- **Source document**:

※

Homework 01

Author

Peter Ralph

Published

January 5, 2026

Youth Tobacco Survey

The National Youth Tobacco Survey is a federally-funded survey to assess tobacco usage in youth. It has done this since 1999 using a survey given to middle and high school students across the country with a rather large number of questions. Some of the questions have changed over the years, but they are generally stable. It is a stratified survey - there’s a lot going into the survey design that we won’t get into here.

The raw data from past years until 2019 are available (for now) at this link. The data are not harmonized: to some extent, different formats are available for different years. Your job will be to extract some summary statistics from a few particular years. Which years depends on the first letter of your last name:

A: 1999 and 2000
B-C: 2002 and 2004
D: 2006 and 2009
E-I: 2011 and 2012
J-L: 2013 and 2014
M-P: 2015, 2016, and 2017
Q-Z: 2018 and 2019

You should download the SAS version of the datasets for your years and extract from the datasets the following statistics, for each combination of age and sex, in each year:

n: sample size (i.e., number of students in this combination of age, sex, and year)

※

- **Dataset**:
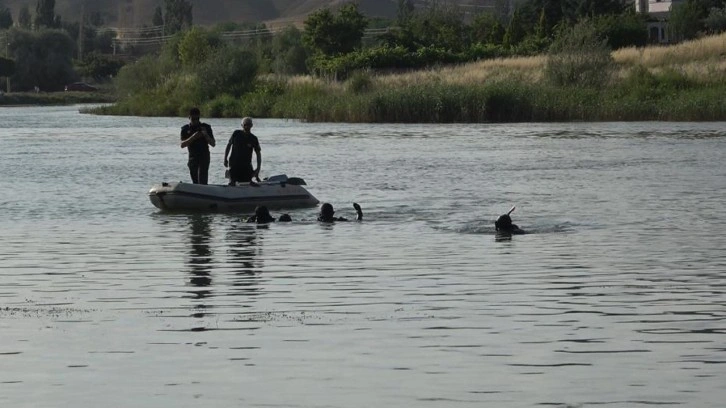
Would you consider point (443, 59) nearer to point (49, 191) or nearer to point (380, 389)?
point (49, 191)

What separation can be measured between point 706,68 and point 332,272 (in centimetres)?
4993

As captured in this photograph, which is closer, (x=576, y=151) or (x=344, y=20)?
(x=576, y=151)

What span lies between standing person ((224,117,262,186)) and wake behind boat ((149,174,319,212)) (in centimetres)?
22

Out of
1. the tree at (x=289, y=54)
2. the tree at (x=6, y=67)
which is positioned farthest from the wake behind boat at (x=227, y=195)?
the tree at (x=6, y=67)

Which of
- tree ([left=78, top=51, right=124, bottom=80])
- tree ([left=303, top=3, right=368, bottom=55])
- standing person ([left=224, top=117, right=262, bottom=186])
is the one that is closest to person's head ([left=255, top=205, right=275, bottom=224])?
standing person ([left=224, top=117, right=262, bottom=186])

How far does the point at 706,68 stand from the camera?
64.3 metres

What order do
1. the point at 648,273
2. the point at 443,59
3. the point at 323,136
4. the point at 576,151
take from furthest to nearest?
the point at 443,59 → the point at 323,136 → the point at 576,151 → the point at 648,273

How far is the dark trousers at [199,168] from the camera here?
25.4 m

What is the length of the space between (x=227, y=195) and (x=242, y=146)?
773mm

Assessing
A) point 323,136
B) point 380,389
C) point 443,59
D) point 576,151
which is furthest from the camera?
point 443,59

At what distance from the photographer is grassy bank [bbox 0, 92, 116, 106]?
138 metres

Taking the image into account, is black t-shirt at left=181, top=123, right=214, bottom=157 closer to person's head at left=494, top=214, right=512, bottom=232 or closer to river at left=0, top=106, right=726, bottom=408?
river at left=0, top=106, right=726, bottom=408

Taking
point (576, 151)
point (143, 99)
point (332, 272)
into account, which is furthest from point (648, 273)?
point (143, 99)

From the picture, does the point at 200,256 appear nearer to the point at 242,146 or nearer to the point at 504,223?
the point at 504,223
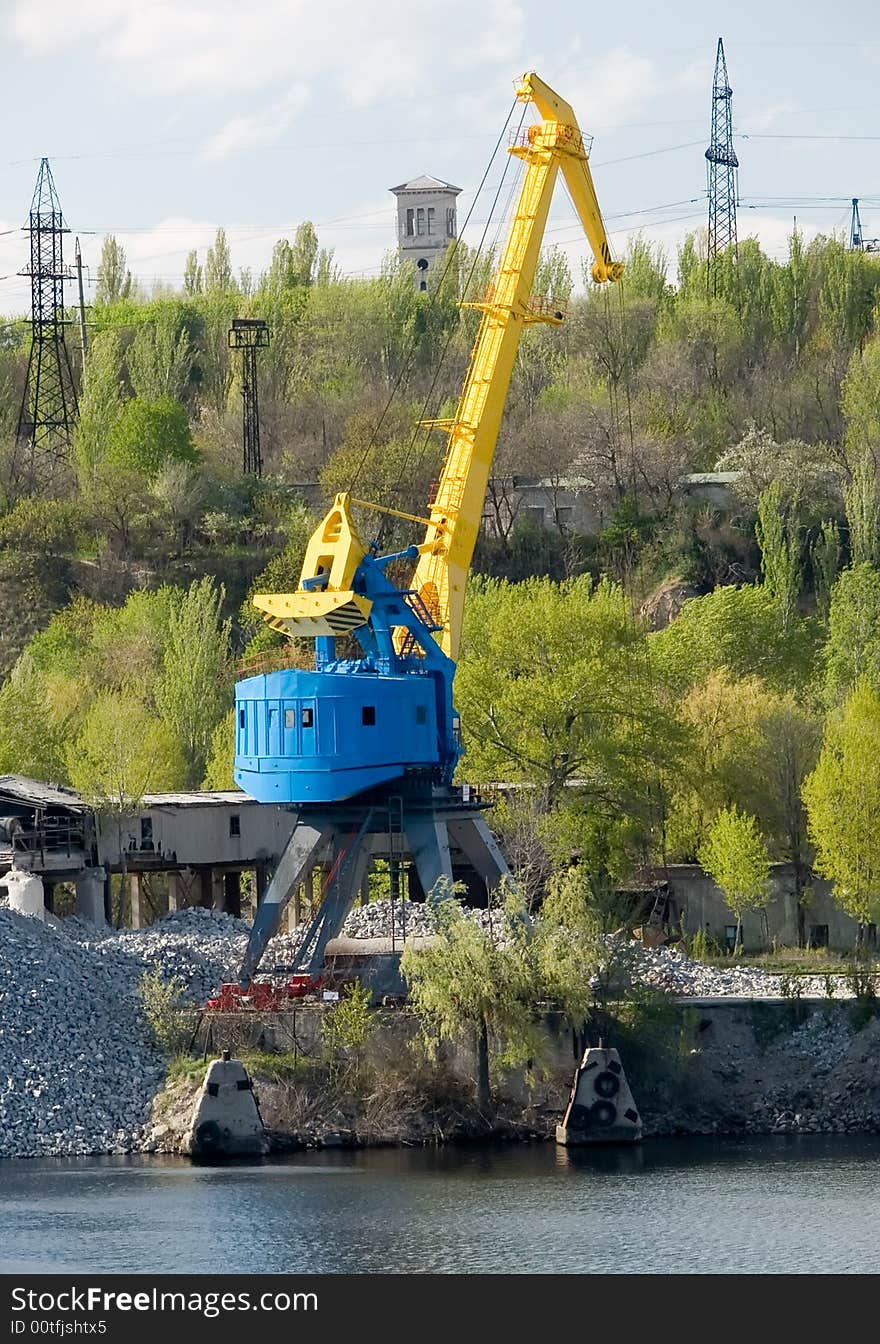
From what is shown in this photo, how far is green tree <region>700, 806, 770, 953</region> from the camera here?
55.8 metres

※

- **Your tasks**:
A) In the Youth Tobacco Survey homework, translate this sentence into Spanish: "Some of the questions have changed over the years, but they are generally stable."
B) Extend the Youth Tobacco Survey homework beyond its last line.
This material comes from a separate source.

- **Your written answers**:
A) Algunas de las preguntas han cambiado a lo largo de los años, pero en general se mantienen estables.

B)
p_cig: percent of students who report having ever tried a cigarette
p_vape: percent of students who report having ever tried an e-cigarette
first_age: mean reported age at which students first smoked, of those who have reported smoking
num_cigs: mean number of cigarettes smoked in the past 30 days, of those who have reported smoking
p_will_smoke: percent of students who say they will smoke a cigarette in the next year
p_harmful: percent of students who say that they think the smoke from other people’s cigarettes is harmful to them

You may have missing data for some of these. In particular, please include NAs in the age and sex columns, so that for instance the n column will tell us how many people had missing data for age. (To do this, the dropna argument to groupby may be useful.)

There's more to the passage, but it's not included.